I filed Blade’s revelation away, then I told him what I’d learned, about the armored limo and how Ortega thought it had belonged to someone from Polarity Magnetics.
“I didn’t notice anything like that there,” Blake said.
He told me how most of the industrial park belonged to Polarity Magnetics. Twice, security people had asked him what he was doing loitering around the area.
Blake took another bite of his burrito, chewing thoughtfully. “I told them, ‘I’m just sightseeing.’ They gave me hard looks, but went away each time. The last time they brought along Doberman Pinchers. Now there’s an alien-looking dog. There’re too nervous and high-strung, and they watched me with hungry shark’s eyes. I got the message and left.”
“I still want you to check the airport,” I said. “Afterward, see what you can find on the internet about armored cars, Mercedes Benzes in particular and dig deeper into Polarity Magnetics.”
“What are you going to do?” Blake asked.
I rattled the ice cubes in my Styrofoam cup. “I think it’s time to pay Doctor Cheng a visit.”

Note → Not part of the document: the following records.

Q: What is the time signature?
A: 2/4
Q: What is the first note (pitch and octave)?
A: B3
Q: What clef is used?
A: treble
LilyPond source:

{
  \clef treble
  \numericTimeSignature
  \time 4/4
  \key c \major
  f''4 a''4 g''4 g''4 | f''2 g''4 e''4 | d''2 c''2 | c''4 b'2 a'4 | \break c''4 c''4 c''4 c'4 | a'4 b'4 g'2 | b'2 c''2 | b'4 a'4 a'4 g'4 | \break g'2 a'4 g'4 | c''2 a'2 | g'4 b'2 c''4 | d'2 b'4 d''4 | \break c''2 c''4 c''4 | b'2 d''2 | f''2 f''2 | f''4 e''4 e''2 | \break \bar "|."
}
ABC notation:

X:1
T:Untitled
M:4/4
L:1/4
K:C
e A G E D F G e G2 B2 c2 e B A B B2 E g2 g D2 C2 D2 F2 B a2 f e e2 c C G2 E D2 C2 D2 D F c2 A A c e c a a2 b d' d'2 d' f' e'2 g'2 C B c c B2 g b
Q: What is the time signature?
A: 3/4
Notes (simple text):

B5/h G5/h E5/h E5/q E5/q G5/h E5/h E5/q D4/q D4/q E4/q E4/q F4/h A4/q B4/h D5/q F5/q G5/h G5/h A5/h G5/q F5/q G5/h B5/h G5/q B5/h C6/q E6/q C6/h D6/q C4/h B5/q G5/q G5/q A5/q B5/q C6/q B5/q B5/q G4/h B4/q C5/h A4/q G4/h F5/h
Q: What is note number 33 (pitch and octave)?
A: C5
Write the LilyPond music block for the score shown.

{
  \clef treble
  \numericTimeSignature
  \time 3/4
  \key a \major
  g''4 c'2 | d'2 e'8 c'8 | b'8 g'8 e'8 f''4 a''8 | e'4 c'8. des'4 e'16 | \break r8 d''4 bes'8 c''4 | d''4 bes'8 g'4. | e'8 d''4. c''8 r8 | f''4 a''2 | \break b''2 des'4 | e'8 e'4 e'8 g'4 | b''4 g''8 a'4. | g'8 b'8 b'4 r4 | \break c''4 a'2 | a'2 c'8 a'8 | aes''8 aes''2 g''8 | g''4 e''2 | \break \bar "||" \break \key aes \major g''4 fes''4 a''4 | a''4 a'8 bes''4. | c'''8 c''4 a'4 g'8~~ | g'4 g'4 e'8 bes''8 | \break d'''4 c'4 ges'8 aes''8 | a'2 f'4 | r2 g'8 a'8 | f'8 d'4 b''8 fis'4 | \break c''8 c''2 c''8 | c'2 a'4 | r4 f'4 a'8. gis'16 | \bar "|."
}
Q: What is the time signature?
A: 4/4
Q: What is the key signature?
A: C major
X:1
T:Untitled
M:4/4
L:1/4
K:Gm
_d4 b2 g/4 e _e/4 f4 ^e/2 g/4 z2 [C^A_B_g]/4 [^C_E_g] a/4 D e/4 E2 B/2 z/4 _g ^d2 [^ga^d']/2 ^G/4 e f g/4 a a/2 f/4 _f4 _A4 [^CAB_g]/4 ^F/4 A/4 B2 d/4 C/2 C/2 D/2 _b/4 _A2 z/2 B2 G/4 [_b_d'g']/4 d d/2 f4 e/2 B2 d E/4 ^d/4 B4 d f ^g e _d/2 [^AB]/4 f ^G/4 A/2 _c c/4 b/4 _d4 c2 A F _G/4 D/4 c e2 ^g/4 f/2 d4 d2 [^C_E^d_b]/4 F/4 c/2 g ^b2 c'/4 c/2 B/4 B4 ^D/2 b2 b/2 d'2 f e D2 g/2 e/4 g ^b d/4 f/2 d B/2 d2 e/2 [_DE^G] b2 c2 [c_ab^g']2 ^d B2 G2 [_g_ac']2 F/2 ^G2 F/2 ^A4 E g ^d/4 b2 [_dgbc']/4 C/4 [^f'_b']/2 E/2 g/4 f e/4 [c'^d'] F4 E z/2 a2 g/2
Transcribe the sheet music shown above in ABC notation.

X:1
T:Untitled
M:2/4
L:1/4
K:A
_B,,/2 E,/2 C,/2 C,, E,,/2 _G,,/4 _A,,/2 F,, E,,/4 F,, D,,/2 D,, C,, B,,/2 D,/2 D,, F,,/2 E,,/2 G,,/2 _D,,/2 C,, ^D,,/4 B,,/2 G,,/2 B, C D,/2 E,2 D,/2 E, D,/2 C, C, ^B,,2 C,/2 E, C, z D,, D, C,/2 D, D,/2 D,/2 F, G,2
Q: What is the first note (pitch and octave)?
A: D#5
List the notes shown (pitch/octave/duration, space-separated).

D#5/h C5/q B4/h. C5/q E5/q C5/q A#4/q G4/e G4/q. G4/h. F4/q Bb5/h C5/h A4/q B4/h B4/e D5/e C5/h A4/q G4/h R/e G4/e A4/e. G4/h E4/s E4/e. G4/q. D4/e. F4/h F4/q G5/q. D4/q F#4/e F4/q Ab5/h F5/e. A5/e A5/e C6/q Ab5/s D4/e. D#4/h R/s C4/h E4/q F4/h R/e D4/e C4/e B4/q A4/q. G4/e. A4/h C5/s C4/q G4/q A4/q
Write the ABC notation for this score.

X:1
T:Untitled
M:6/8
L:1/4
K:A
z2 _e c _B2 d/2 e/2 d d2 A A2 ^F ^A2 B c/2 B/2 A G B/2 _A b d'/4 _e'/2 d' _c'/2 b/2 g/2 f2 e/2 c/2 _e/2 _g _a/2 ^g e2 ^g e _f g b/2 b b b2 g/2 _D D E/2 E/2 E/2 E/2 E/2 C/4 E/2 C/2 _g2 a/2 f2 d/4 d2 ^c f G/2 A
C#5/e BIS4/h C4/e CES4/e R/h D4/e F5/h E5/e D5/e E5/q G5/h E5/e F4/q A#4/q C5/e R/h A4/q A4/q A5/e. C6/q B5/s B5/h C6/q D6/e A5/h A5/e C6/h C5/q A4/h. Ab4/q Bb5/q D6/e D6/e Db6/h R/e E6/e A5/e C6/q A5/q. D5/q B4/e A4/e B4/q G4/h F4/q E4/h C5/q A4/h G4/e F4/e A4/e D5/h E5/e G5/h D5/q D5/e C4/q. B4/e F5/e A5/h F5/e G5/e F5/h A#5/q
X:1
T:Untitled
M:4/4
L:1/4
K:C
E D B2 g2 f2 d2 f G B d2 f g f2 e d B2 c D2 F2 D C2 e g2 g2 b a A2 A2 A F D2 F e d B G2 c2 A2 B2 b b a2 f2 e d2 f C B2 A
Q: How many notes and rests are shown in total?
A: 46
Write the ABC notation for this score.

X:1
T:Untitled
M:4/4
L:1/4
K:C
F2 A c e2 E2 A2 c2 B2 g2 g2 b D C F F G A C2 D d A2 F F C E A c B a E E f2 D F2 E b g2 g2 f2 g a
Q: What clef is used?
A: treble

“Think she’ll talk with you?”
“Definitely,” I said.
“Something you want to tell me?” Blake asked with a grin.
“It’s not what you think.”
“With you, it never is. Good luck.”
We parted company, each of us heading for his car. I wrinkled my nose as I climbed into the Ford. Then I started it up and headed for Polarity Magnetics.
***
I didn’t sense anything wrong when I stopped by the guard shack. A tall, chain-link privacy fence guarded the industrial park. Barbed tape in menacing curls sat on top of the fence. It was also known as razor wire, although it wasn’t razor sharp. Barbed tape was better than barbed wire, as the tape was designed to inflict serious cuts on anyone attempting to climb over. It was difficult to climb through or over without special tools. I knew, as I’d tried to do that on more than one occasion.
A hundred yards beyond the shack was a large parking area with plenty of BMWs, Cadillacs and organic-looking electric cars that pretended to be the wave of the future. There were no pickups, however, large or small, which I found odd. Beyond the parking area were large, perfectly kept lawns and a massive, glass-fronted office building.
Two guards were in the shack, one watching a monitor inside and the other standing by the half door, staring down at me. She was whipcord lean, with sucked-in cheeks and intense brown eyes: a femme fatale who was probably a black belt in some hard-to-pronounce mixed martial arts. She wore a tight blue uniform with a patch on her left front pocket. It showed a circular magnet with a sword stuck to it. She had small breasts, which seemed appropriate to her manner.
“What is your name?” she asked in a clipped tone. She had an accent, although it wasn’t Lithuanian, maybe somewhere from South America.
“Gavin Kiel,” I said. “But it’s not on any of your lists. The reason—”
I stopped because she darted into the shack. I shifted just enough in my car to peer through the half-door. She picked a tablet computer off her desk.
She reappeared with the tablet tucked under her arm. “Could you please step out of the car, Mr. Kiel?”